Да, я боюсь. До тошноты, до дрожи в коленях. Но теперь этот страх меня не парализует, нет. Наоборот, он заставляет мозг работать быстрее.
Отталкиваюсь от стены, вытираю тыльной стороной ладони мокрые щеки и глубоко вдыхаю. На дворе глубокая осень. Ночью температура уже давно опускается ниже нуля. Ледяной ветер пробирает до костей и раздувает волосы, превращая укладку в птичье гнездо.
Шмыгаю носом, выдыхаю и понимаю, что вопрос «Что я наделала?» становится неактуальным.
Панический, почти парализующий страх отступает, и ему на смену приходит холодная, расчетливая рациональность.
Я должна понять, что мне делать дальше. Как себя вести. Как обезопасить нас с сыном.
Дотерев остатки слез, достаю телефон и звоню в фирму, куда меня пригласили на собеседование. Долго извиняюсь, что опоздаю из-за сломавшегося транспорта. Вру, но, вроде, выходит убедительно. В итоге эйчар входит в мое положение и переносит собеседование на завтра.
Благодарю за понимание, скидываю звонок и почти бегом возвращаюсь домой.
Когда захожу в квартиру, понимаю, что вернулась в свою крепость. Здесь не страшно. Здесь всегда поймут и поддержат. Здесь защитят и будут просто любить.
— Карин? — слышу папин голос позади. — Ты чего так рано вернулась?

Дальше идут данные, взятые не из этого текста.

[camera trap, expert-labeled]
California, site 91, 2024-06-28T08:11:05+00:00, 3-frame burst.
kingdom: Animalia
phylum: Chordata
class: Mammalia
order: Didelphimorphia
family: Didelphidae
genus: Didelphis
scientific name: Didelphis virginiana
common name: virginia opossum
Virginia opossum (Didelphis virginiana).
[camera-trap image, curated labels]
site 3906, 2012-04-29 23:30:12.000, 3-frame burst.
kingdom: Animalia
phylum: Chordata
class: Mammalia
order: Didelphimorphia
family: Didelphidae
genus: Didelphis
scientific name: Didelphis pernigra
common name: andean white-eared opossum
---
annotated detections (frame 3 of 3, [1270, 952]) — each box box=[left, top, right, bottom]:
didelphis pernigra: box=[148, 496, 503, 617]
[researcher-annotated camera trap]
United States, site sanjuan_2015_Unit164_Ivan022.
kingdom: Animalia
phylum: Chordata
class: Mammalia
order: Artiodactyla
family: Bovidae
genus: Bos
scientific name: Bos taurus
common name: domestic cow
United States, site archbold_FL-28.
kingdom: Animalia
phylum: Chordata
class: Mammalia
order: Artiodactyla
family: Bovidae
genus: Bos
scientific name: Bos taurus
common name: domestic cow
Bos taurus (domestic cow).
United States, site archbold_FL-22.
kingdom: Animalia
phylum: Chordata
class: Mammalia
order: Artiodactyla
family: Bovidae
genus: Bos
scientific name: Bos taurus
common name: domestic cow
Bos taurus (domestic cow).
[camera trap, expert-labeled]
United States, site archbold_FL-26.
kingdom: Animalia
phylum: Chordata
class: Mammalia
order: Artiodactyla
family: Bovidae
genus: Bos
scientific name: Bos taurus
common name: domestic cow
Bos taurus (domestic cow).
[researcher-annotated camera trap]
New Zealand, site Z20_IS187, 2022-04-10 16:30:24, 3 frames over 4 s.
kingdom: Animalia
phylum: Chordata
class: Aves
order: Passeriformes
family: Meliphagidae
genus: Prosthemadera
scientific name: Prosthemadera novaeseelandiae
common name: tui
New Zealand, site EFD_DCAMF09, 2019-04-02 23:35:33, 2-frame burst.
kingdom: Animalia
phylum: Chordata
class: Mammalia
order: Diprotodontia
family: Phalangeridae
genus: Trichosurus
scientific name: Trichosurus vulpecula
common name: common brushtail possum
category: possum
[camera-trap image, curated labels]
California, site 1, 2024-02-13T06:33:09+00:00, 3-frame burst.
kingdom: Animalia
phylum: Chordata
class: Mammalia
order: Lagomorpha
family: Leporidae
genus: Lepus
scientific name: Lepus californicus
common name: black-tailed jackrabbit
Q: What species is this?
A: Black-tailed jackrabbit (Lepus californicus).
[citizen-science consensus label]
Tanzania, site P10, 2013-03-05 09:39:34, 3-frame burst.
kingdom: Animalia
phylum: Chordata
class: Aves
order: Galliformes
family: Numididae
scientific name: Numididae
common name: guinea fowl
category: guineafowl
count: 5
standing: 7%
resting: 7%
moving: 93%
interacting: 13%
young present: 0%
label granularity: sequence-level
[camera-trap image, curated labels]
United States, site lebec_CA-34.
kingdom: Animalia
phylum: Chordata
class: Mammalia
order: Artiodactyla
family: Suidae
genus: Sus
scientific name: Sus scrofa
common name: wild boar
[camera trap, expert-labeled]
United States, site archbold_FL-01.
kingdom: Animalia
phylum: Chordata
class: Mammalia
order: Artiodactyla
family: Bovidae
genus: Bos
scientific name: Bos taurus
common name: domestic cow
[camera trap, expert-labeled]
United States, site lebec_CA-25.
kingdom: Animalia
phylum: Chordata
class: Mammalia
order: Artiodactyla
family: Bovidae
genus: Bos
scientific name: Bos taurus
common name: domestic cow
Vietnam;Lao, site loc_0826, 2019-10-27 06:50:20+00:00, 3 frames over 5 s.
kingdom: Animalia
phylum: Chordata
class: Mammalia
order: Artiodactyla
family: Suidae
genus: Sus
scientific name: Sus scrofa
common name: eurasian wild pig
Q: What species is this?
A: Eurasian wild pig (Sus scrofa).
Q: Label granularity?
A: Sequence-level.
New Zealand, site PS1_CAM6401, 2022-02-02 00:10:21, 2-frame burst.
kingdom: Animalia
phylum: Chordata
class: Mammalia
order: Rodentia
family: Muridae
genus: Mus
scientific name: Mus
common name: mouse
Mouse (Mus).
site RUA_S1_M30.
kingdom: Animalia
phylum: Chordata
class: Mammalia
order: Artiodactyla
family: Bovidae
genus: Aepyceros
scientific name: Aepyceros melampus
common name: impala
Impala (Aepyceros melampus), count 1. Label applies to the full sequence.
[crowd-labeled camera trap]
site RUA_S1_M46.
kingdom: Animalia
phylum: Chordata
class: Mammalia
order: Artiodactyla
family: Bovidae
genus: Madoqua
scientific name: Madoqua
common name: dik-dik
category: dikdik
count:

— Пап, — разуваюсь, не поворачиваясь к нему, — на завтра собеседование перенесли, у них там какое-то срочное совещание.
— А, ну понял. Мы с Илюхой играем.
— Я подойду сейчас, руки помою, — тараторю, до сих пор не повернувшись к папе лицом.
Когда слышу его шаги, выдыхаю, снимаю верхнюю одежду, быстро прячу в шкаф и перебежками добираюсь до ванной.
Там тщательно умываю лицо, глубоко дышу и, нацепив улыбку, иду в комнату.
Илюша, сидя на полу, с восторгом катит машинку. Он поднимает на меня глаза, и его лицо озаряется улыбкой.
— Ма!
Вот он. Мой любимый мальчик. Человечек, ради которого я преодолею все трудности. Подхожу к коврику, опускаюсь на колени и крепко-крепко обнимаю его, закрывая своим телом, как щитом.
— Дочь, я вздремну схожу, — предупреждает папа.
— Конечно, иди, — часто киваю и беру у Ильи из рук машинку, которую он мне протягивает.
Часа через два дверь в квартире хлопает, и я вижу в дверном проеме нашей с Илей спальни голову сестры.
— Ну как собеседование? Я на обед специально домой прибежала, рассказывай, как прошло.
— На завтра перенесли.
Поднимаюсь, беру Илью на руки, и он тут же обнимает меня за шею своими пухлыми ручками.
— Посидишь с Илюшей завтра пару часов? Ты же выходная.
— Конечно! — сестра сразу оживляется.
Илюшу в нашем доме любят все. Души в нем не чают.
— Спасибо, Марин.
Благодарю сестру, меняю Илье подгузник перед тем, как уложить на дневной сон, и, пока занимаюсь этим, в голове складывается план.
Я пойду не только на собеседование. Нет. Еще завтра я пойду в юридическую консультацию, чтобы узнать, как можно противостоять таким, как Астахов.